Reliable Mobile Robot Localization
S. I. Roumeliotis
The basic idea behind many mobile robot localization techniques is to combine sensor data with a priori knowledge about the environment the robot travels in.
For example it is often assumed that a detailed map of the area is known. Thus, the problem of identifying the position of the robot is the problem of finding an area within the map such that the expected input from the sensors is at all times in accordance with the actual readings.
Many mobile robot applications depend on the ability of the robot to localize using sparse and many times uncertain information from the environment concerning its position. For example, fusion of odometric and/or inertial sensors with exteroceptive sensors has received significant attention in the past two decades.

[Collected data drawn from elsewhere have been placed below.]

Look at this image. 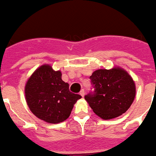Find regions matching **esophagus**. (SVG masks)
Returning a JSON list of instances; mask_svg holds the SVG:
<instances>
[{"mask_svg": "<svg viewBox=\"0 0 156 156\" xmlns=\"http://www.w3.org/2000/svg\"><path fill=\"white\" fill-rule=\"evenodd\" d=\"M80 95H81V96H82V97H83L84 96H85V90H84L83 89H82V90L80 91Z\"/></svg>", "mask_w": 156, "mask_h": 156, "instance_id": "34e87169", "label": "esophagus"}]
</instances>
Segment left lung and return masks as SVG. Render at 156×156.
<instances>
[{"instance_id":"1","label":"left lung","mask_w":156,"mask_h":156,"mask_svg":"<svg viewBox=\"0 0 156 156\" xmlns=\"http://www.w3.org/2000/svg\"><path fill=\"white\" fill-rule=\"evenodd\" d=\"M94 90L85 96L93 112L107 120L119 117L131 106L136 95L133 78L125 70H95L90 76Z\"/></svg>"}]
</instances>
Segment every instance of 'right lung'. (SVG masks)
Returning a JSON list of instances; mask_svg holds the SVG:
<instances>
[{
  "mask_svg": "<svg viewBox=\"0 0 156 156\" xmlns=\"http://www.w3.org/2000/svg\"><path fill=\"white\" fill-rule=\"evenodd\" d=\"M30 110L36 117L48 123L62 122L70 116L74 104L82 98L69 90L59 70L44 64L32 74L25 86Z\"/></svg>",
  "mask_w": 156,
  "mask_h": 156,
  "instance_id": "obj_1",
  "label": "right lung"
}]
</instances>
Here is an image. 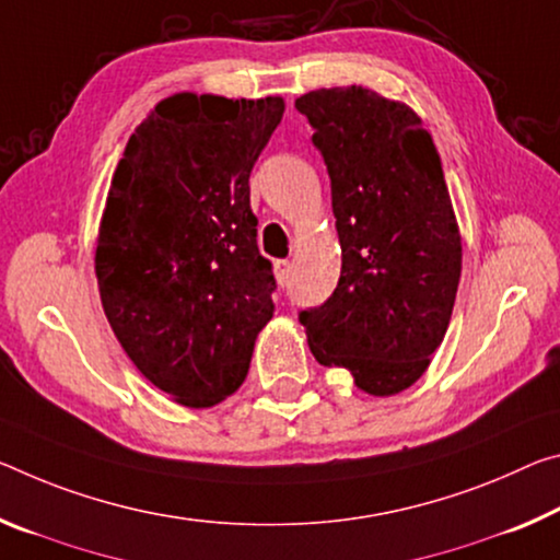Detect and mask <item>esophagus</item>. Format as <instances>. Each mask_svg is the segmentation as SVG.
Masks as SVG:
<instances>
[{
  "label": "esophagus",
  "instance_id": "obj_1",
  "mask_svg": "<svg viewBox=\"0 0 560 560\" xmlns=\"http://www.w3.org/2000/svg\"><path fill=\"white\" fill-rule=\"evenodd\" d=\"M291 269H294V266H291V261H287V259L277 261V279H279L281 283H289V279H291Z\"/></svg>",
  "mask_w": 560,
  "mask_h": 560
}]
</instances>
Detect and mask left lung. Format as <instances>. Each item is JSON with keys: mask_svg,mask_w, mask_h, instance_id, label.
I'll return each instance as SVG.
<instances>
[{"mask_svg": "<svg viewBox=\"0 0 560 560\" xmlns=\"http://www.w3.org/2000/svg\"><path fill=\"white\" fill-rule=\"evenodd\" d=\"M331 179L341 277L299 312L318 363L361 392L392 396L419 381L446 334L460 279V236L441 156L406 104L363 86L296 100Z\"/></svg>", "mask_w": 560, "mask_h": 560, "instance_id": "1", "label": "left lung"}]
</instances>
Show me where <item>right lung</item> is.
<instances>
[{
	"instance_id": "right-lung-1",
	"label": "right lung",
	"mask_w": 560,
	"mask_h": 560,
	"mask_svg": "<svg viewBox=\"0 0 560 560\" xmlns=\"http://www.w3.org/2000/svg\"><path fill=\"white\" fill-rule=\"evenodd\" d=\"M283 100L176 94L131 135L96 244L104 314L121 349L184 406L224 401L273 314L248 176Z\"/></svg>"
}]
</instances>
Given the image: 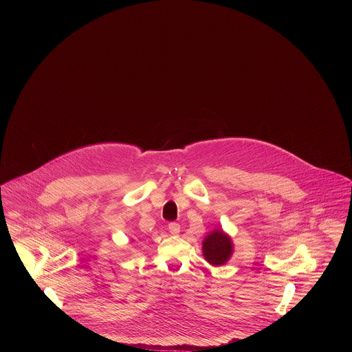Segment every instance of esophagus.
Listing matches in <instances>:
<instances>
[{
	"mask_svg": "<svg viewBox=\"0 0 352 352\" xmlns=\"http://www.w3.org/2000/svg\"><path fill=\"white\" fill-rule=\"evenodd\" d=\"M168 231H170L171 234H178L181 232V226L178 223L173 221V223L168 224Z\"/></svg>",
	"mask_w": 352,
	"mask_h": 352,
	"instance_id": "esophagus-1",
	"label": "esophagus"
}]
</instances>
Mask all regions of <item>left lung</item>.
Here are the masks:
<instances>
[{
	"label": "left lung",
	"instance_id": "obj_1",
	"mask_svg": "<svg viewBox=\"0 0 352 352\" xmlns=\"http://www.w3.org/2000/svg\"><path fill=\"white\" fill-rule=\"evenodd\" d=\"M234 252L231 237L221 230H215L203 240V256L214 267L226 264Z\"/></svg>",
	"mask_w": 352,
	"mask_h": 352
}]
</instances>
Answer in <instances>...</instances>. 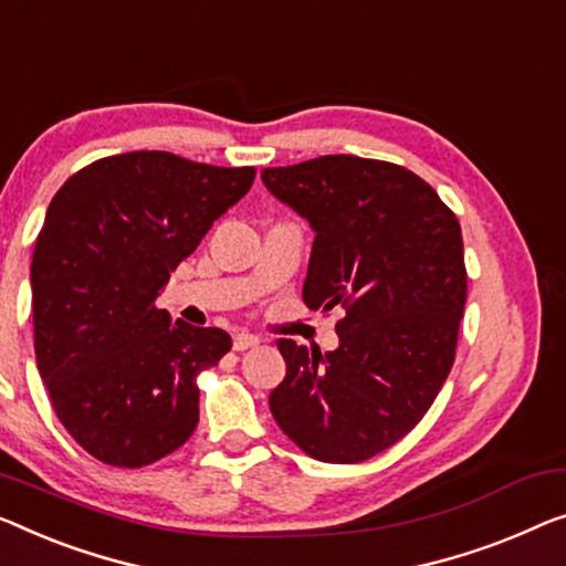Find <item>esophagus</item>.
I'll return each mask as SVG.
<instances>
[{"mask_svg": "<svg viewBox=\"0 0 566 566\" xmlns=\"http://www.w3.org/2000/svg\"><path fill=\"white\" fill-rule=\"evenodd\" d=\"M261 343L259 335H249V333H239L233 337V350H249V348H256Z\"/></svg>", "mask_w": 566, "mask_h": 566, "instance_id": "1", "label": "esophagus"}]
</instances>
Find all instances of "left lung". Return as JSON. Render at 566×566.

The techniques mostly used to process sensor data from different sources are Kalman filtering and Bayesian estimation suitable for position tracking and hypothesis testing respectively.
There have been few examples of the combination of these two methods. In these cases it is assumed that either the motion tracking sensors are perfect or the exteroceptive sensors are capable of extracting a detailed and precise layout of the surroundings.
A general framework that
subsumes both approaches in a single architecture and exploits noisy
kinetic information in order to reduce the uncertainty associated with
the presence or absence of coarse, reappearing features of the
environment is within the focus of the proposed study.
Error
state formulation of the underlying Kalman filter based on sensor
modeling is mostly appropriate for the localization task.
Restructuring of the exact framework provides for multiple model
adaptive estimation.
Full state formulation of the Kalman filter
based on simple kinematic modeling is used for the fault detection and
identification task.
The intermittent nature of the externally provided or extracted absolute
attitude and/or positioning information imposes the system being observable
only at certain time instants.
This limitation restricts the potential autonomy of a robot and causes
the loss of precious information whenever real-time filtering is involved.
Smoothing of the attitude estimates reduces the overall uncertainty
and allows for longer traverses before a new orientation measurement is
reqpiuired.
Similar post-processing of the position estimates supports reconstruction
of a robot's trajectory and increases the accuracy level during mapping
tasks.
Finally, the formulation and treatement of the cooperative multiple robot localization problem is to be examined in this investigation.